It is the government’s failure to make a satisfactory offer after 15 years of pay restraint that has fuelled ongoing strike action by junior doctors (Junior doctors in England plan ballot for more strikes, 8 January). That this position should have been reached at all also reflects the inadequacy, as currently operated, of the independent pay review process, initiated in the 1960s to prevent just such disputes.

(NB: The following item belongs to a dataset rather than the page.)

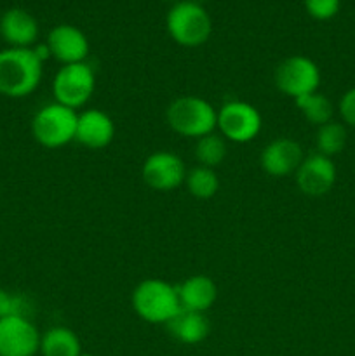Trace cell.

In the past, significant catch-up awards could be recommended. As a junior doctor in 1970, I benefited from a Doctors’ and Dentists’ Review Body (DDRB) award of 30%, exceeding the British Medical Association’s submission for 26%, which the Labour government accepted in full, in the middle of a general election campaign. Its decision to limit consultants to 15% prompted the resignation of the DDRB and retaliation by the BMA. Labour, somewhat unexpectedly, lost the election.
The government says the doctors’ claim is unaffordable. The DDRB has to take account of this, but affordability is essentially a political construct. What is not affordable is a demoralised workforce able to deploy its skills elsewhere. It should be a priority for the next government to re-examine the remit and workings of the review body to ensure that decisions on doctors’ pay (and that for other professionals, whose machinery is modelled on the DDRB) are taken at as great a remove from the political process as possible.
In the meantime, although the parallels with 1970 are inexact, Rishi Sunak will surely not be so foolish as to allow government intransigence to provoke continuing strike action up to the next election.